Le problème revenait, assez souvent, à remplacer l’éditorial de Quilici écrit pour les lecteurs d’Alger, par un autre pour les lecteurs du Caire. Ce n’était pas un petit problème. Il me laissait parfois des regrets, Quilici étant un excellent journaliste. La première solution consista à demander un « article de fond » à l’obligeant Pierre Jouguet ou au dynamique Gaston Wiet. Le premier, vieux savant à chevelure argentée et regard d’une infinie bonté, me recevait toujours avec patience et affabilité. L’autre, plus nerveux, ronchonnait un peu mais plus pour la forme que pour m’être désagréable. Et j’obtenais un texte « beau et bien pensé » même lorsqu’il était un peu loin de l’actualité journalistique.

Or, je ne pouvais déranger ces estimables « collaborateurs » à tout instant. Il fallait quelquefois un « petit texte » faisant le point à chaud, rédigé sur le champ. Et c’est ainsi que, pressé par le besoin, je me mis à hasarder par-ci par-là une demi-colonne ou deux demi-colonnes qui faisaient du journal une publication traitant l’actualité dans ses aspects les plus immédiats. Ces « petits textes » ayant été appréciés – des inconnus me l’écrivirent – je m’enhardis à « faire un peu plus long », un peu plus « personnel », et bientôt à publier de véritables éditoriaux. Je dois dire que j’y trouvai du plaisir.

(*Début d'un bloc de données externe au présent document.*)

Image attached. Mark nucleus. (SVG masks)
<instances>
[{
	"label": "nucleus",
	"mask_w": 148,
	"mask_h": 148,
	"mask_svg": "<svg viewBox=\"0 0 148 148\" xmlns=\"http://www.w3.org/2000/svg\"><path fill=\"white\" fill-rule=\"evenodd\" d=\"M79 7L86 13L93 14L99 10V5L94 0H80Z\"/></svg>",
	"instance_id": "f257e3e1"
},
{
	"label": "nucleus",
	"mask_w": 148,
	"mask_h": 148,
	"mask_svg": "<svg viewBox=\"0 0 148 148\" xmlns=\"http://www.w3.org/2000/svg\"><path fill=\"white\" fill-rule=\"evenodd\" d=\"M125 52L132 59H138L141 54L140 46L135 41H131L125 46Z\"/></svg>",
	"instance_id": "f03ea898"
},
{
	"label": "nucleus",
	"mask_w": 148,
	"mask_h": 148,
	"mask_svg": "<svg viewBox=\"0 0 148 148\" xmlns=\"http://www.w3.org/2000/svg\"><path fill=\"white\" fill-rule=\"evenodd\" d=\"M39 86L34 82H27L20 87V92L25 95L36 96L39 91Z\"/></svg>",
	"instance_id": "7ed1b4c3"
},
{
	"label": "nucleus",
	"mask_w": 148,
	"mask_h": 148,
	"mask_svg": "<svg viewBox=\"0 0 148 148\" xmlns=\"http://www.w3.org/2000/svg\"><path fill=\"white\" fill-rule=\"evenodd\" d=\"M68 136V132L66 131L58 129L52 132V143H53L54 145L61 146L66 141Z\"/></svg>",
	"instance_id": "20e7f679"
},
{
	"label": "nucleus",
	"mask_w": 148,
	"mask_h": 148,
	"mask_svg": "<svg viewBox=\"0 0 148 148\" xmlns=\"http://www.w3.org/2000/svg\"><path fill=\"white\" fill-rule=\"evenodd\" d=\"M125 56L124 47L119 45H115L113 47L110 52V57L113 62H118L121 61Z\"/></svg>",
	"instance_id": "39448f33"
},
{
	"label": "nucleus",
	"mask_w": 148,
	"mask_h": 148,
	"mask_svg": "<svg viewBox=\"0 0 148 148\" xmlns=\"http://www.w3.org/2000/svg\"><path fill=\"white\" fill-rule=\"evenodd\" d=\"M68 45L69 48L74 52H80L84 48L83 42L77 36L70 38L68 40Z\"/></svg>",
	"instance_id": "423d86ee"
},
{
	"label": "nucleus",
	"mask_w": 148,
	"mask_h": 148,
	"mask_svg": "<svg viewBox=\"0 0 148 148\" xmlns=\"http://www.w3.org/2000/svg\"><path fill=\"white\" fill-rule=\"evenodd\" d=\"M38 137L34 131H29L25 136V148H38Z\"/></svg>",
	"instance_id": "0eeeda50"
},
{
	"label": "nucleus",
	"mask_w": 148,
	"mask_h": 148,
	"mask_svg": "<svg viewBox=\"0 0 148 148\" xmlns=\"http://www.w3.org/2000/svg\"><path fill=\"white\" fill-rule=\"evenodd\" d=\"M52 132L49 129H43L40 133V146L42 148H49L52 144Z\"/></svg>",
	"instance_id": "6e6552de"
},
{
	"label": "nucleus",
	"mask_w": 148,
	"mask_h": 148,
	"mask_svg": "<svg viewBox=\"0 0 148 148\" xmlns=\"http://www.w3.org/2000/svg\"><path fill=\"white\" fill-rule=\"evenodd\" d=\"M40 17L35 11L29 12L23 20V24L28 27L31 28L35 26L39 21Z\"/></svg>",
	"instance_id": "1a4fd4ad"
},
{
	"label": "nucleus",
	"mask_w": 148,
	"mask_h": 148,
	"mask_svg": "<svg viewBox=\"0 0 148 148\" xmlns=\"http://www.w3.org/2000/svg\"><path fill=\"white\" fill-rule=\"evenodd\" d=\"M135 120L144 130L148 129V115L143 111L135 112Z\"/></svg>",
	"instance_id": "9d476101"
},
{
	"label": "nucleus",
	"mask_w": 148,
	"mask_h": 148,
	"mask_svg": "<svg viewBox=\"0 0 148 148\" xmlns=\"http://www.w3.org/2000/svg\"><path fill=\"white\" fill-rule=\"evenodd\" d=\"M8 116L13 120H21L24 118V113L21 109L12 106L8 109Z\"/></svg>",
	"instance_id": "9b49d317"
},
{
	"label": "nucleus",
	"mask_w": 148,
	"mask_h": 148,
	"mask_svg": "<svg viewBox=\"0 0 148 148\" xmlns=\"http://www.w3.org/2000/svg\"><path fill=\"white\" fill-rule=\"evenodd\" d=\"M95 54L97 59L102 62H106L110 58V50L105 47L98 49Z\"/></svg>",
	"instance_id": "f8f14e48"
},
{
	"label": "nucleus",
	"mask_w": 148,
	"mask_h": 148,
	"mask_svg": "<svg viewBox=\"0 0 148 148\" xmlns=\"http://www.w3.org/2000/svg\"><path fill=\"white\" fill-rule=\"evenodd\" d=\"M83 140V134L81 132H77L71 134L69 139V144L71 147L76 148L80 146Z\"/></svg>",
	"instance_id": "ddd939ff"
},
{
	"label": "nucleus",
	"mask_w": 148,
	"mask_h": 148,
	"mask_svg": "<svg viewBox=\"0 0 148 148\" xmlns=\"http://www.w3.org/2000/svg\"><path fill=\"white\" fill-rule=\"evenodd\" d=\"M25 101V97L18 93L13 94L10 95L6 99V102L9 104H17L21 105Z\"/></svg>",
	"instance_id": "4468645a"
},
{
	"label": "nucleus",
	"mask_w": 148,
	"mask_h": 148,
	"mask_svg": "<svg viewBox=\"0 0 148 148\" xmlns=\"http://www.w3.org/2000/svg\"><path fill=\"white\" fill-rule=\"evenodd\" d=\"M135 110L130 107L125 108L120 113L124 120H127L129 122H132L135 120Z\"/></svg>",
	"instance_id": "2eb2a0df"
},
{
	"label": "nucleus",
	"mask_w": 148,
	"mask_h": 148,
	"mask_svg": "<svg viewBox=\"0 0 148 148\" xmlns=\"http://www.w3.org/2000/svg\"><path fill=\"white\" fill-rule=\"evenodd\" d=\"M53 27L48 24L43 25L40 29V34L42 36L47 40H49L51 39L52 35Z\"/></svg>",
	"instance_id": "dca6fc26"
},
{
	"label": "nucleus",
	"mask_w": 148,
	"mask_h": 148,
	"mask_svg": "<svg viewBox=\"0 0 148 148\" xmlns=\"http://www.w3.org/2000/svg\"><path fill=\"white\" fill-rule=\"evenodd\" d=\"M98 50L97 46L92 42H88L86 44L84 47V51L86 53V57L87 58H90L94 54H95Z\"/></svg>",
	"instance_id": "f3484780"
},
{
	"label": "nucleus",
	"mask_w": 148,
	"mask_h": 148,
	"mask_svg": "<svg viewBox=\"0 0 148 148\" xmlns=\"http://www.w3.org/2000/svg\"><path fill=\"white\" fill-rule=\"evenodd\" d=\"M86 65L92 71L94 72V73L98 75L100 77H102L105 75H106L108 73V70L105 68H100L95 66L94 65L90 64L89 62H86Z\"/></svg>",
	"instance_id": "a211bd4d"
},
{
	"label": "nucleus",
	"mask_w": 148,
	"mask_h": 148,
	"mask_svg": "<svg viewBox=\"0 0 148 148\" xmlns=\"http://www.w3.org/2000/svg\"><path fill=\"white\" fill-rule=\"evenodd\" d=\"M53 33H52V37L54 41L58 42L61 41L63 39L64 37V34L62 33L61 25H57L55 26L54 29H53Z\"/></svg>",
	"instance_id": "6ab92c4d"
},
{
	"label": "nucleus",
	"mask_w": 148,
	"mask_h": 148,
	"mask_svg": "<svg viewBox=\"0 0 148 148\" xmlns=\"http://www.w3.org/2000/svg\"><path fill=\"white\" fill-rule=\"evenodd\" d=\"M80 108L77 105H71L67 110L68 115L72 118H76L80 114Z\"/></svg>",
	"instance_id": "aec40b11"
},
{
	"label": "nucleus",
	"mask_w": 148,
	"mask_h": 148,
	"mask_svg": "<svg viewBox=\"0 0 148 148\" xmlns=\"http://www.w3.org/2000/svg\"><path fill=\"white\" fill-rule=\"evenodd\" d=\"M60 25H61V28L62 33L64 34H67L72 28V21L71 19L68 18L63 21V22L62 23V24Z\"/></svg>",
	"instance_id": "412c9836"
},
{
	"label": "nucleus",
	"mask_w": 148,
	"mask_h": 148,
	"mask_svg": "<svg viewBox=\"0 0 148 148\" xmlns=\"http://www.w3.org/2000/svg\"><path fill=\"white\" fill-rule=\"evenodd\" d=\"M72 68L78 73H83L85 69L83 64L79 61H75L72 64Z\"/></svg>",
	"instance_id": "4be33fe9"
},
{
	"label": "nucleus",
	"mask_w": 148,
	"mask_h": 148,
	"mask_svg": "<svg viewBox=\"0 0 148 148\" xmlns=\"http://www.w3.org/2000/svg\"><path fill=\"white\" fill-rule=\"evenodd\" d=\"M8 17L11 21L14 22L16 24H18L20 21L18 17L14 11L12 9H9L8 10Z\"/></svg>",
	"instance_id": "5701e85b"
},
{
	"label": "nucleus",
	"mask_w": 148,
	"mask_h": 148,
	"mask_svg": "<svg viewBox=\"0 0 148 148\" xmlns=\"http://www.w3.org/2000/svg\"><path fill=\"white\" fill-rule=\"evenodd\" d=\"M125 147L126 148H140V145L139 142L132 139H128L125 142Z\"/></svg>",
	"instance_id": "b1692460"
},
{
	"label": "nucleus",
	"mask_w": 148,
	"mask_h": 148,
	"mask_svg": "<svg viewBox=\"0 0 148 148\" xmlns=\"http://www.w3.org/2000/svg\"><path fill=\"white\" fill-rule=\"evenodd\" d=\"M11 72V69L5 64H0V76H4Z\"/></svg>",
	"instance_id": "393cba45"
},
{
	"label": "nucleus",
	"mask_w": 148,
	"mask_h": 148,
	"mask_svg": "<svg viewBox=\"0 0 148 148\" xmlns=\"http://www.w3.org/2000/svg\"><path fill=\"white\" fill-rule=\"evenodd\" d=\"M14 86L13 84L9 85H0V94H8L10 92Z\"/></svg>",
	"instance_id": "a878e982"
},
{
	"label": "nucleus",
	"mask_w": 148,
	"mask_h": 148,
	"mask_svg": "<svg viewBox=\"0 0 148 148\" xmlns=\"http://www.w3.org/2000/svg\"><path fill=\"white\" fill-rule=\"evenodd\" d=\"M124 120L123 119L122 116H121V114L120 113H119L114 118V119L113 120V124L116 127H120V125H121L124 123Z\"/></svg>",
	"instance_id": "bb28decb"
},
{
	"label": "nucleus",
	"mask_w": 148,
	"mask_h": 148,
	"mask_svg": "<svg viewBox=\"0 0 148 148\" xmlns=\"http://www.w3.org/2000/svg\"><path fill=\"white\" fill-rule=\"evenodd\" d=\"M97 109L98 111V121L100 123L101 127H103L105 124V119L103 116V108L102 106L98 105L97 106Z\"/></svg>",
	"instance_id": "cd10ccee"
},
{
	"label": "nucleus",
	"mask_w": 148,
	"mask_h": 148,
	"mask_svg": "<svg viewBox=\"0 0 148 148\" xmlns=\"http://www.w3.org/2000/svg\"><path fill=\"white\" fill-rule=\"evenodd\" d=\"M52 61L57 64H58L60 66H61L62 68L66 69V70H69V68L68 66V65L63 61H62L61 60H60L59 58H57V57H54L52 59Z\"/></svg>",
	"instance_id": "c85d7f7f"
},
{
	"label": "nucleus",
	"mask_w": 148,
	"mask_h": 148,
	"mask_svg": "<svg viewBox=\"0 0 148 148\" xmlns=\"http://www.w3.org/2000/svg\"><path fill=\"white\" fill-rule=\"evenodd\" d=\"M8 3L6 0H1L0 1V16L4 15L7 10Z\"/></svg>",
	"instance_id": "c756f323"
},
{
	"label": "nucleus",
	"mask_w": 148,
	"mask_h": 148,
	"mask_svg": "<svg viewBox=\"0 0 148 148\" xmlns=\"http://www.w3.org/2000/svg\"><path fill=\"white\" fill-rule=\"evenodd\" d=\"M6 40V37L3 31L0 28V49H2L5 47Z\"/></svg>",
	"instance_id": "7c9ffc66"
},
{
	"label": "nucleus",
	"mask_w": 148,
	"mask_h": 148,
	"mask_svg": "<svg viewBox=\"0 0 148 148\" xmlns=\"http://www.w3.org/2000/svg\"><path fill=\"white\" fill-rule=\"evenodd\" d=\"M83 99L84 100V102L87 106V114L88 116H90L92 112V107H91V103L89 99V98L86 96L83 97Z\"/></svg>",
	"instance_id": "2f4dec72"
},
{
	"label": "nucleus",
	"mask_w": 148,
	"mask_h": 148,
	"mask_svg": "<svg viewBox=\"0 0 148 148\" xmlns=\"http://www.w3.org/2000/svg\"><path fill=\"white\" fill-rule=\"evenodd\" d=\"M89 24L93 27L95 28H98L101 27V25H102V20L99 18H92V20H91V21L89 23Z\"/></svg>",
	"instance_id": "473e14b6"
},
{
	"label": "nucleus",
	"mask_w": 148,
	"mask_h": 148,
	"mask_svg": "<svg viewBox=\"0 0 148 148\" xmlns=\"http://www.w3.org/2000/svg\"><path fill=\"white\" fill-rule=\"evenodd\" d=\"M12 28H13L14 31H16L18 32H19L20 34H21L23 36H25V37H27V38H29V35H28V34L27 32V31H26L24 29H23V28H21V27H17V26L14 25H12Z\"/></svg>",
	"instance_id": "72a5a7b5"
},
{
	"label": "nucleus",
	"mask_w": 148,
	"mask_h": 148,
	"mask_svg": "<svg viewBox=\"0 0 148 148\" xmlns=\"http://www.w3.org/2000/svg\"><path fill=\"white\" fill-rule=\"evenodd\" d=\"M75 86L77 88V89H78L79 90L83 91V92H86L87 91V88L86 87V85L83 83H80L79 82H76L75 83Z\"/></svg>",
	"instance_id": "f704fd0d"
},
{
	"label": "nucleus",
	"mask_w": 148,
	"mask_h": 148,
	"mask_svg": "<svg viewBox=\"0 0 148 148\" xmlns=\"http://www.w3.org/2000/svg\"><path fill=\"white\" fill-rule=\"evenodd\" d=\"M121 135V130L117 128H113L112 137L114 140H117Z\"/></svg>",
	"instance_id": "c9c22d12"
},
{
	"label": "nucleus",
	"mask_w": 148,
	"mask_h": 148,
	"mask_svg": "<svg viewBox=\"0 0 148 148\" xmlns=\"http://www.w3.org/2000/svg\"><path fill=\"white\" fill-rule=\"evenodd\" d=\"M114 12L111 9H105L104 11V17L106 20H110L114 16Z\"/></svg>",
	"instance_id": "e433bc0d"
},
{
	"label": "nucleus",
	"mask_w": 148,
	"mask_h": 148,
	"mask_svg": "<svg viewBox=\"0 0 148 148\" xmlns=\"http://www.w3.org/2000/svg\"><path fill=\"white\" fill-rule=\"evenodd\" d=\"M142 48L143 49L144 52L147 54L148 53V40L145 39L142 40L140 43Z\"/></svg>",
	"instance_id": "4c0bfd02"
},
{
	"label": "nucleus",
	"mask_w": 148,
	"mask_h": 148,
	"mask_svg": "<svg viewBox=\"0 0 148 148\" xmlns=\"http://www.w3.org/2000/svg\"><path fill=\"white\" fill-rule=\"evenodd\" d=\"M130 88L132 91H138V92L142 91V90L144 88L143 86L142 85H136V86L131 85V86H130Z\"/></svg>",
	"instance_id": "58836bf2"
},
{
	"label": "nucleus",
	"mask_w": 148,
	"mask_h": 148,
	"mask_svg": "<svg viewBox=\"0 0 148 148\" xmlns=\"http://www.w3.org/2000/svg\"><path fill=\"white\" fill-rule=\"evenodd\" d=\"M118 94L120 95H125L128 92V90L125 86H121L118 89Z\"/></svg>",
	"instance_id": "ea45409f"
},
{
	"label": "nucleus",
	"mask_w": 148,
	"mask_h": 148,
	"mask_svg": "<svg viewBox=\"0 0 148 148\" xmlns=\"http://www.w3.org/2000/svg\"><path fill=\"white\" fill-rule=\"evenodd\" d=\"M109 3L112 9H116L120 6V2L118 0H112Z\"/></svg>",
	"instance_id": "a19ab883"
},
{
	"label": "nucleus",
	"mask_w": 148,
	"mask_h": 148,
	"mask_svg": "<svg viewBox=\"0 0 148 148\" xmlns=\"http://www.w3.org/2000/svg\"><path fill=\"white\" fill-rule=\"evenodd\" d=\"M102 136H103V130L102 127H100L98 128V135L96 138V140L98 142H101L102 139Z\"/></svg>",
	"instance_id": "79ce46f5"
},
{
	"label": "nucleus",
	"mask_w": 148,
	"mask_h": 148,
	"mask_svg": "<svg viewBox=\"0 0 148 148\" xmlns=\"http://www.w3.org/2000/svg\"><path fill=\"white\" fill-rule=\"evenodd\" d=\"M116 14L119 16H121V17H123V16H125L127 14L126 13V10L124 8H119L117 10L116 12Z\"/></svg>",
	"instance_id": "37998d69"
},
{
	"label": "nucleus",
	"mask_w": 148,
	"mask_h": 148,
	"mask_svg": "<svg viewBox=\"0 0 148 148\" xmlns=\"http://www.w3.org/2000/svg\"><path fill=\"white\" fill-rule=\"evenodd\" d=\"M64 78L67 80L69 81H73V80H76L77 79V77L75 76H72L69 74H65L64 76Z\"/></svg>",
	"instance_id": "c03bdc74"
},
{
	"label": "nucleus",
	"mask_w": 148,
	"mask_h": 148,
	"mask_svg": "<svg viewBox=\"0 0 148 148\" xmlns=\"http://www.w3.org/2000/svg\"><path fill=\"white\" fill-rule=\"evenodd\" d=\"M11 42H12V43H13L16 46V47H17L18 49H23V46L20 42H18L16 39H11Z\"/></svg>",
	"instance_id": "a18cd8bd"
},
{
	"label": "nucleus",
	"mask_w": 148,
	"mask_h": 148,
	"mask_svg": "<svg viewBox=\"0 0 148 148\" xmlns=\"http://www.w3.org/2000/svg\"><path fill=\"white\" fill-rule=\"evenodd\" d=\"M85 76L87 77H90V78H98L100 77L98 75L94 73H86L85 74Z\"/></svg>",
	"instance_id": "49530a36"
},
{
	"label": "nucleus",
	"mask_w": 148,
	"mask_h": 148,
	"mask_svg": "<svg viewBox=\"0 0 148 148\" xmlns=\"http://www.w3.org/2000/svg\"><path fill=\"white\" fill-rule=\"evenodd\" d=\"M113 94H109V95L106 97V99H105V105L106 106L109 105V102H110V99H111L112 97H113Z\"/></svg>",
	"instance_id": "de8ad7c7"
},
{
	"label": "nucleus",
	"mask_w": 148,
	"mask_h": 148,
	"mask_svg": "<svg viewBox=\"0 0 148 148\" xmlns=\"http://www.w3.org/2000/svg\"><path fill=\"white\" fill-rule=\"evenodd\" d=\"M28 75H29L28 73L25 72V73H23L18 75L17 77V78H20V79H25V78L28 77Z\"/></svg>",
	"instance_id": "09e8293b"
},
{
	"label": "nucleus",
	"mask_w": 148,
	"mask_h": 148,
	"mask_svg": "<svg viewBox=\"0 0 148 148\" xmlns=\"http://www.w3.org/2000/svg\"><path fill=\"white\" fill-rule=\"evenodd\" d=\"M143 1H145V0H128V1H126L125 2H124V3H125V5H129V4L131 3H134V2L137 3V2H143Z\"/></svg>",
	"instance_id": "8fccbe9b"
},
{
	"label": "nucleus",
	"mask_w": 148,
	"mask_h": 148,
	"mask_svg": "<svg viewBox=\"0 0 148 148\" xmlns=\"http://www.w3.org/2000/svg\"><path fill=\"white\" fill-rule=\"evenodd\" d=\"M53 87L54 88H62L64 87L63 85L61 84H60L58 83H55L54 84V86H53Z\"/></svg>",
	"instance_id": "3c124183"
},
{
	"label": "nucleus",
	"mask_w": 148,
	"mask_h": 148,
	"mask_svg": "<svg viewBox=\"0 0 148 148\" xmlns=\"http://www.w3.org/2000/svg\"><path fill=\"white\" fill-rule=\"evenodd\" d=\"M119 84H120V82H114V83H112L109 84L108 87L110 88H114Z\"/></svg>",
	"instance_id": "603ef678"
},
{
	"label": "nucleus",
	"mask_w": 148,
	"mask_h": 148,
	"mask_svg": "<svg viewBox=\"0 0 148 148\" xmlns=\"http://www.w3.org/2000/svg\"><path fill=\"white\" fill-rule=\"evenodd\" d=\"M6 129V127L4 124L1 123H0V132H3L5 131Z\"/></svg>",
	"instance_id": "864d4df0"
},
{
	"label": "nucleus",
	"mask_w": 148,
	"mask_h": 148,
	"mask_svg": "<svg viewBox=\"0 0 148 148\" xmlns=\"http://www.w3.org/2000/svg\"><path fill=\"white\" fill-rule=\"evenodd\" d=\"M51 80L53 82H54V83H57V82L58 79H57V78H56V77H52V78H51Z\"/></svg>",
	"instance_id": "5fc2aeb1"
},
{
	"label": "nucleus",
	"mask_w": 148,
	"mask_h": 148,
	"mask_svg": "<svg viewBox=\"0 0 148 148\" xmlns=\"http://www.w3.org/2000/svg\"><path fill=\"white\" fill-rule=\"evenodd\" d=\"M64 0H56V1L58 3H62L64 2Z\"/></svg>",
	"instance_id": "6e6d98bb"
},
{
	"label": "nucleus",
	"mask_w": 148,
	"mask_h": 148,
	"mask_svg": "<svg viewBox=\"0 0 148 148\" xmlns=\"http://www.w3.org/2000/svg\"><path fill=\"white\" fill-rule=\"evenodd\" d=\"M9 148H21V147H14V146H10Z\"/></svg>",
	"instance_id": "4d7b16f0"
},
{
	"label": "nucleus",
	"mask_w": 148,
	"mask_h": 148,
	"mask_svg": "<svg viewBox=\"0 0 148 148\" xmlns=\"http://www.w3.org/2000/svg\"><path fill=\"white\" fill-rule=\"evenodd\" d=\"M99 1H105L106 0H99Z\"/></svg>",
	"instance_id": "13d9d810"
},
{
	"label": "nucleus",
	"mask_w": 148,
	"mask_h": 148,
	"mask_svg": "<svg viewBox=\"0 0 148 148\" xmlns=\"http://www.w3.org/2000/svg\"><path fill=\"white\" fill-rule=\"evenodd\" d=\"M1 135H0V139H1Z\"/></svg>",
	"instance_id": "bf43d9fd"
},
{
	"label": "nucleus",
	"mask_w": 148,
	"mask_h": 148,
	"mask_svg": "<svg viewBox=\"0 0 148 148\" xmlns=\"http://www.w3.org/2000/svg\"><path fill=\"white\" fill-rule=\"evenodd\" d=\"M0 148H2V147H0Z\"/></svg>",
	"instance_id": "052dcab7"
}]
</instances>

Je ne saurais présenter dans cette courte chronique les trente-quatre exemplaires de La Marseillaise rescapés du pillage de mes cantines voici déjà plus de trente ans. Pour chacun d’eux il y aurait un petit « roman » à écrire. Je me bornerai à passer rapidement en revue ceux qui me paraissent le mériter le plus. Pour les autres, on pourra les feuilleter à l’Institut Charles de Gaulle à qui j’ai confié leur conservation.

Perdu, malheureusement, le numéro de la libération de Paris ! Comme je le regrette, celui-là !

Par contre, reste le numéro « extraordinaire » du 11 novembre 1944. Extraordinaire plus par sa mise en page que pour les textes, illustres ou appelés à le devenir puisqu’ils étaient de Victor Hugo, Charles Péguy, Georges Chenevière, Charles Vildrac, Charles de Gaulle (« Armes sacrées pour la France »), Jean Prévost. Poèmes en vers ou en prose, ils entouraient une grande reproduction photographique de la Piétà de Michel-Ange, elle-même dans le tracé en rouge des rivages et frontières de la France ; la page portait en outre un grand cadre tricolore. Présentation qui me paraît aujourd’hui chargée et naïve. À l’époque, premier onze novembre de la Libération, elle me valut de nombreuses lettres émues et félicitations.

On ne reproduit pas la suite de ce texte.